We recently spent a few days with Chef’s Collaborative in Charleston South Carolina. We ate delicious meals, met other locavore chefs, and arrived back in Boston with fermentation on the brain. It all started at a demonstration and talk with fermentationsuperstar Sandor Katz. Whose books Wild Fermentation, and The Art of Fermentation, helped educate the masses on the benefits, and techniques for how to ferment almost anything.
We learned about exciting business models, like Portland’s Oly Kraut who run a groundbreaking kraut CSS. Similar to a vegetable CSA model, customers pay up front, and then pick up their fermented cabbage weekly throughout the winter.
One presentation that got us thinking about the possibility for local food innovation came from the microbiologists at Harvard’s Food Lab and the culinary creative’s from Momofuku Fermentation lab. We happily sampled their work through items such as pistachio miso and farro tamari. We’re planning to follow up on our excitement by attending David Chang’s upcoming talk, “When Rotten Goes Right” as part of Harvard’s Science and Cooking lecture series on Monday, November 18.
While we found learning about the business side of fermentation fascinating, we appreciated the refresher on the benefits of fermented foods. Like aiding in good digestion, while supporting microbial diversity in our bodies—which some argue that the overuse of hand sanitizers, and antibiotics has compromised.
As a catering business we can’t ferment commercially, but we can support certified businesses and experts. Lucky for us, we’ve no shortage of local companies using local products to create delicious fermented options in New England. Real Pickles, located in Greenfield, MA offer a variety of lacto-fermented products, including sauerkraut, dill pickles, and ginger carrots.
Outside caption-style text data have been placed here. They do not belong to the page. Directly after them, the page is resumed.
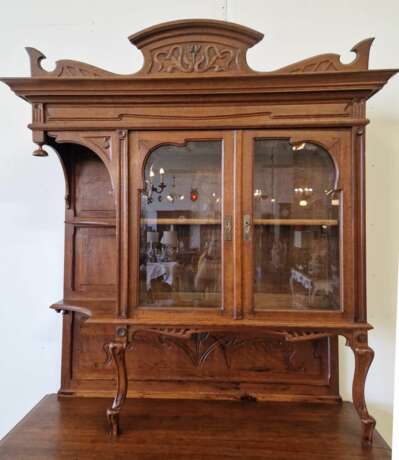 Art Nouveau style buffet Oak Art Nouveau At the turn of the 18th -19th century - photo 1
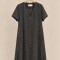 Vestido Polonio Denim Negro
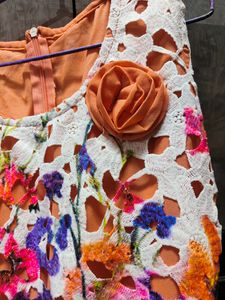 Peach Flared Dress🧡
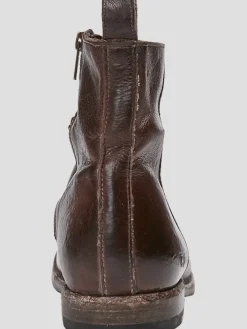 Boots-Bedstu Kaldi Leather Plain Toe Boots Brown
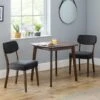 Julian Bowen Lennox Square Dining Table With 2 Farringdon Chairs -Furniture Store 30794295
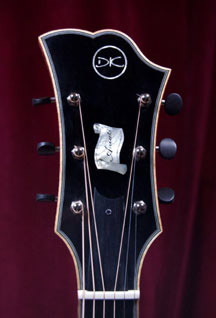 Photograph of a Koentopp Guitar headstock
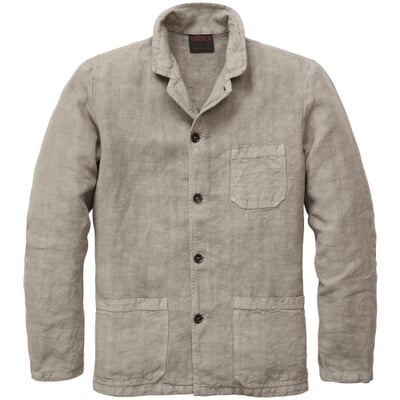 Herrenjacke Leinen, Taupe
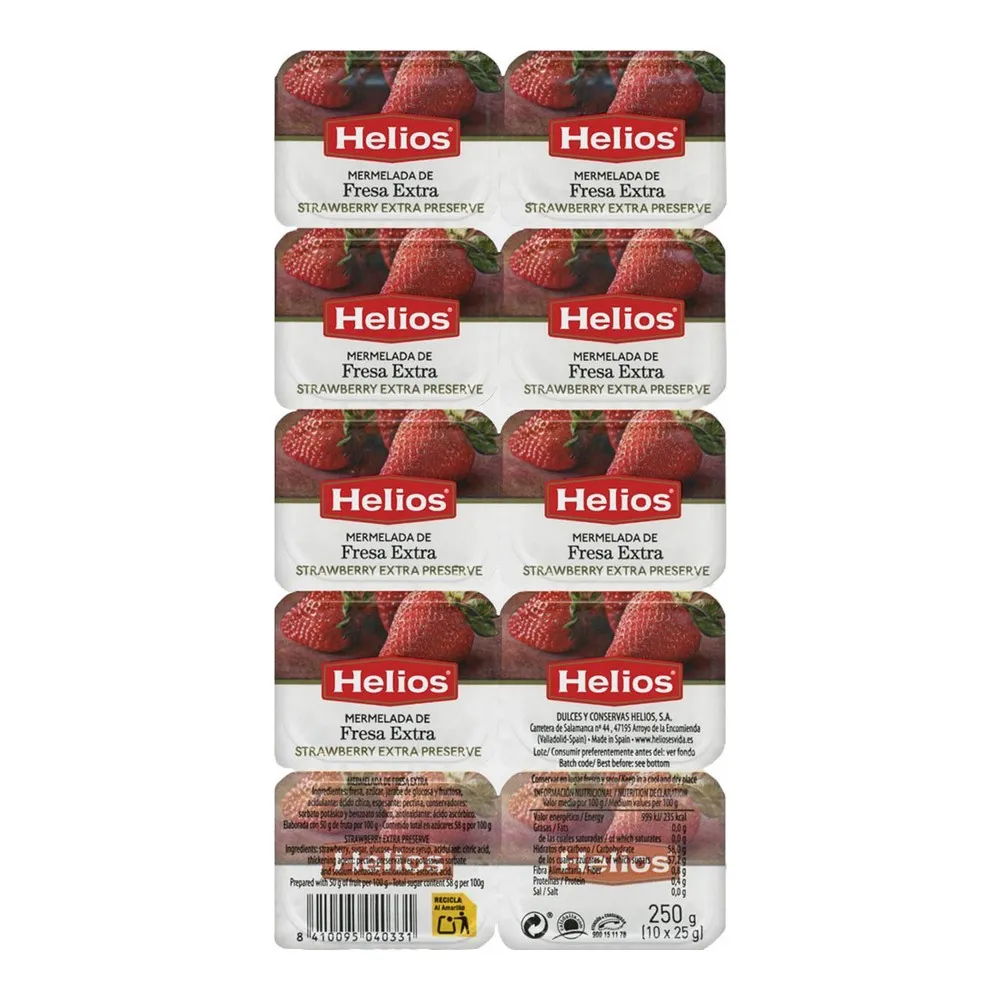 Marmellata Helios Diet Fragola (10 uds)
If you’d rather drink your fermented goods, give Katalyst Kombucha a try. This fermented tea tastes great, while boasting loads of good bacteria and vitamins. We’re lucky to have no shortage of delicious local wine and beer options, but consider a different alcoholic beverage this holiday season and drink Green River Ambrosia. This company offers an impressive array of mead made with honey sourced from Deerfield, MA, and we can’t get enough!
It’s not just businesses and scientists fermenting in Boston. This past September, the Egleston Farmers Market held its first ever Fermentation Festival. This festival showcased fermenting enthusiasts as varied as local restaurants, farms, and area expert Alex Lewin, author of Real Food Fermentation.·
If you’re interested in gaining some hands on knowledge and fermentation know-how, get yourself a handmade crock from local artist Jeremy Ogusky, and keep an eye out for classes at NOFA Mass and local Urban Agricultural center Relish.